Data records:
# # #
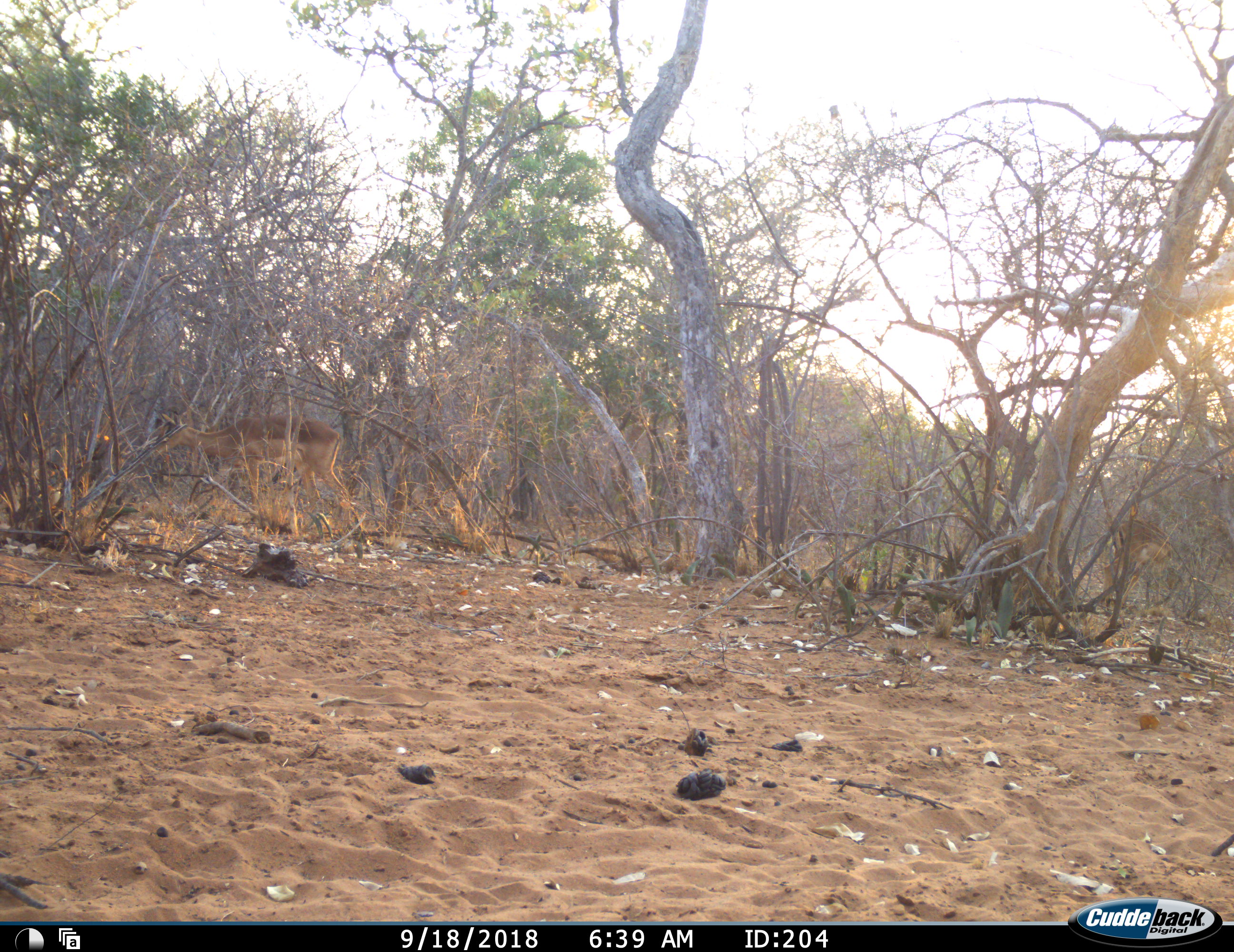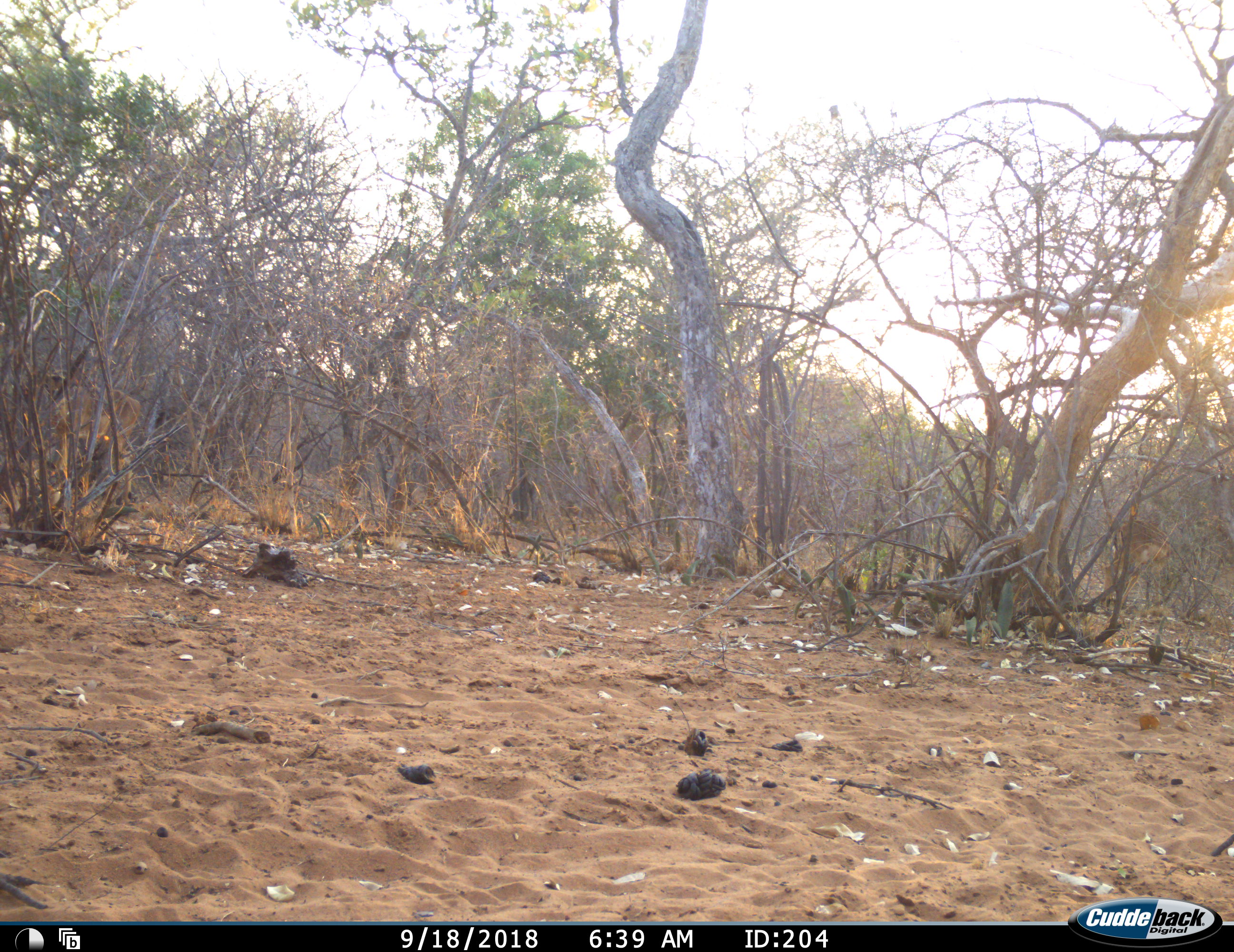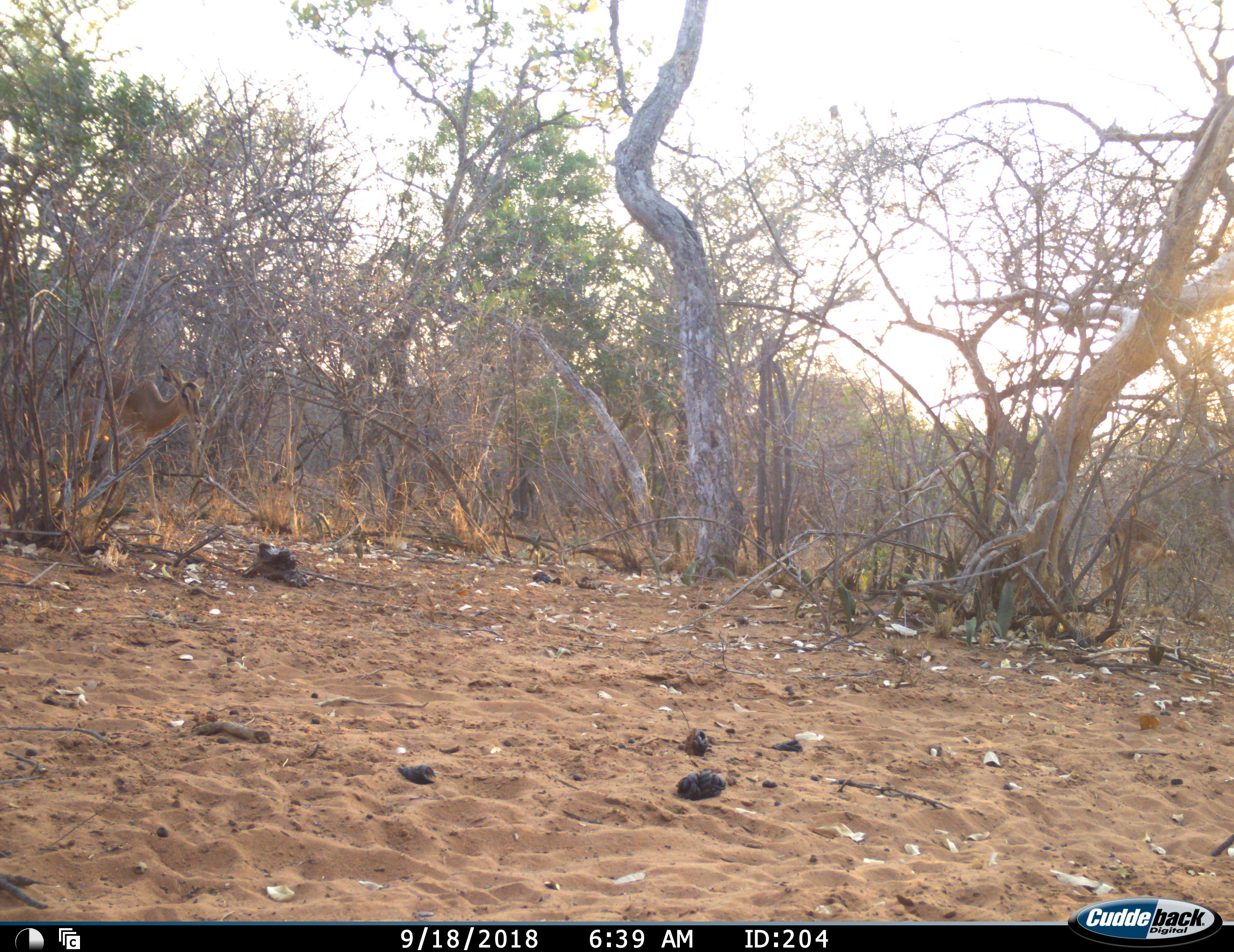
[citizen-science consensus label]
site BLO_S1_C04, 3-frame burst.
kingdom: Animalia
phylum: Chordata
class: Mammalia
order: Artiodactyla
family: Bovidae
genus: Aepyceros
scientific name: Aepyceros melampus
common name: impala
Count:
# # #
## Exercise description
All of the entries, apart from the pictures, must be returned exactly.

## Output
[citizen-science consensus label]
site BLO_S1_C04, 3-frame burst.
kingdom: Animalia
phylum: Chordata
class: Mammalia
order: Artiodactyla
family: Bovidae
genus: Aepyceros
scientific name: Aepyceros melampus
common name: impala
Count:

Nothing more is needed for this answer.